Not only must we reassess the outlook based on these orders but a high degree of deliveries over 2018 will further add to the supply woes for the segment before these new orders even hit the water.

2018 Incoming

Let’s start with a bit of history to put these upcoming deliveries in context. The current depressed charter market can be traced to the addition of several ULCVs starting in 2014.

Source: Data Courtesy of VesselsValue, Chart by James Catlin

On the surface these numbers don’t look too staggering but when we dive into the number of TEU they represent, it’s a different story.

Source: Data Courtesy of VesselsValue, Chart by James Catlin

Now let’s recall how these deliveries impacted the segment. Over the course of 2015 we saw rates collapse by approximately 75% across the board. While they have bounced back a tiny bit, thanks in part to layups, consolidation, bankruptcies, and an uptick in demand they still are a fraction of what they were prior to this recent delivery cycle.

So why am I so concerned about 2018?

Well let’s take a look at the number of vessels expected over the course of 2018 in the ULCV class, as well as TEU.

Source: Data Courtesy of VesselsValue, Chart by James Catlin

Source: Data Courtesy of VesselsValue, Chart by James Catlin

There are 74 deliveries of ULCVs scheduled for 2018 representing 1,274,862 TEU that will hit the water. That’s two vessels and 62,378 TEU more than 2016 and 2017 combined.

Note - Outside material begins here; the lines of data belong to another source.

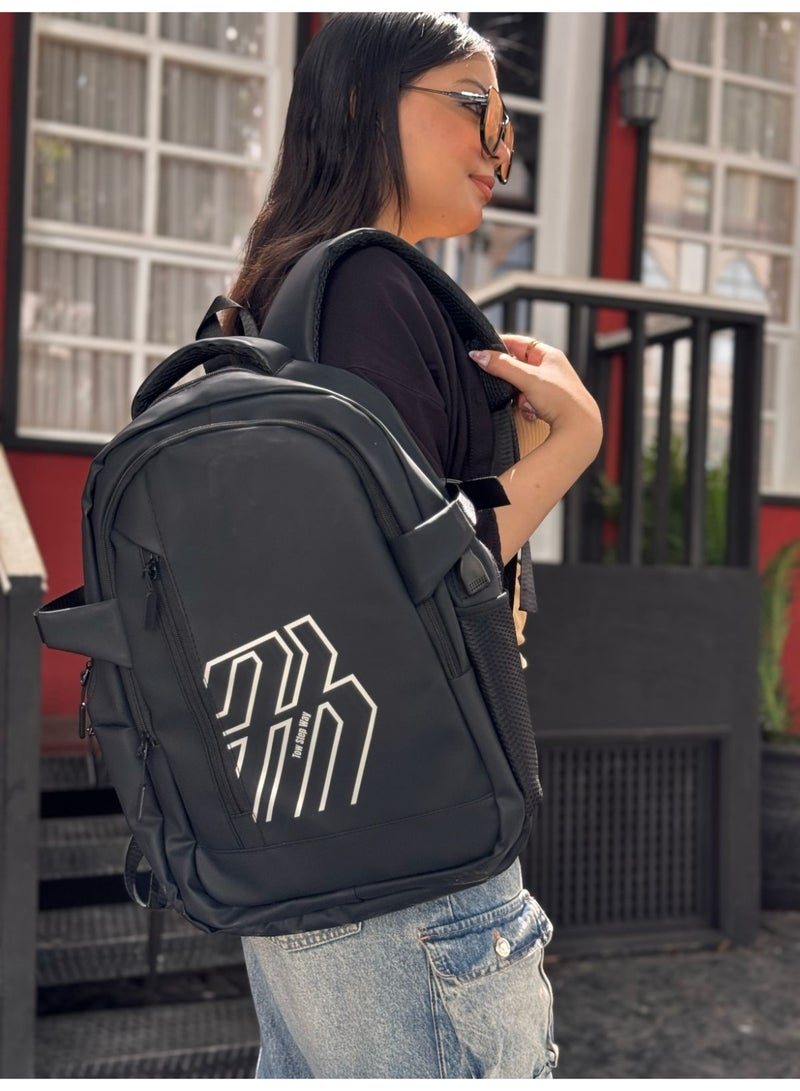 Sport Laptop Backpack 15.6 Inch – Casual & Travel Laptop Bag with USB Port, Anti-Theft Pocket, Lightweight & Waterproof Backpack for College, Work, Gym, and Daily Use (Black) - Image 2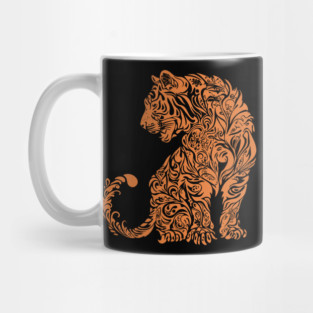 Floral Tiger Illustration – Fierce & Elegant Big Cat Art Mug
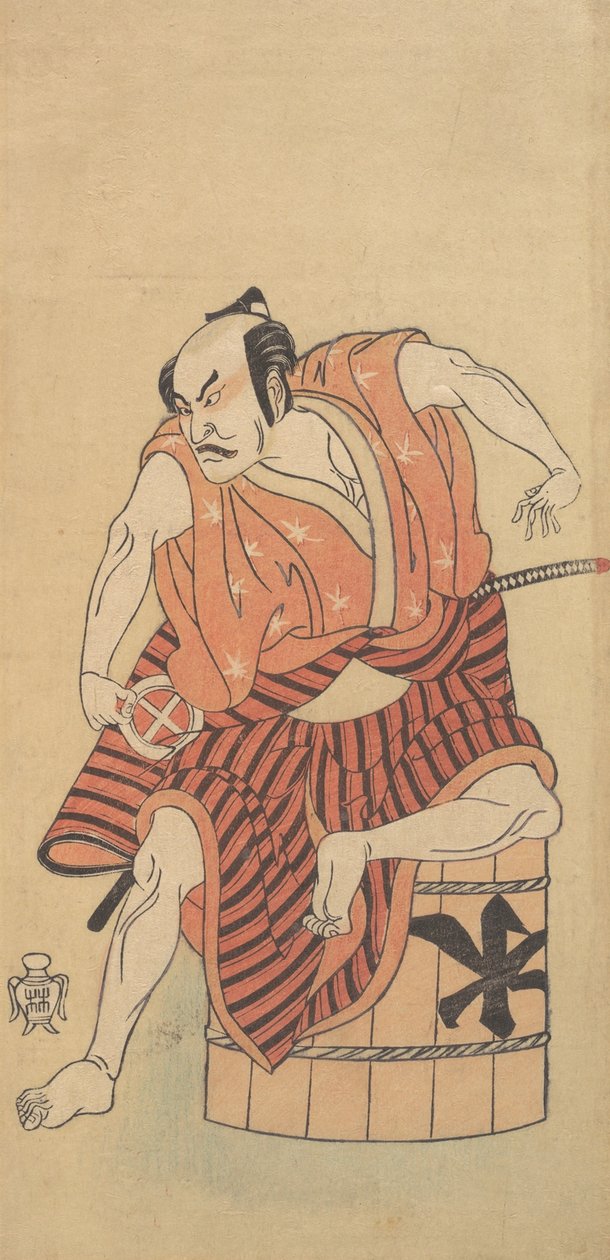 Den tredje Otani Hiroemon som en Otokodate Sittande På ett Inverted Tub, 1768 eller 1769. av Shunsho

Now if we were to add up expected TEU across all classes that comes out to 1,978,932. This comes out to approximate gross TEU growth of 9.5%. Accounting for slippage and expected demolitions will likely put net fleet growth closer to 1.4 million TEU which still represents 6.7% net growth. This supply side growth eclipses the robust demand side activity we have seen as of late.

Of course, owners are currently attempting to balance deliveries, as noted in my last article, but as recent history shows even a slight imbalance can send rates lower.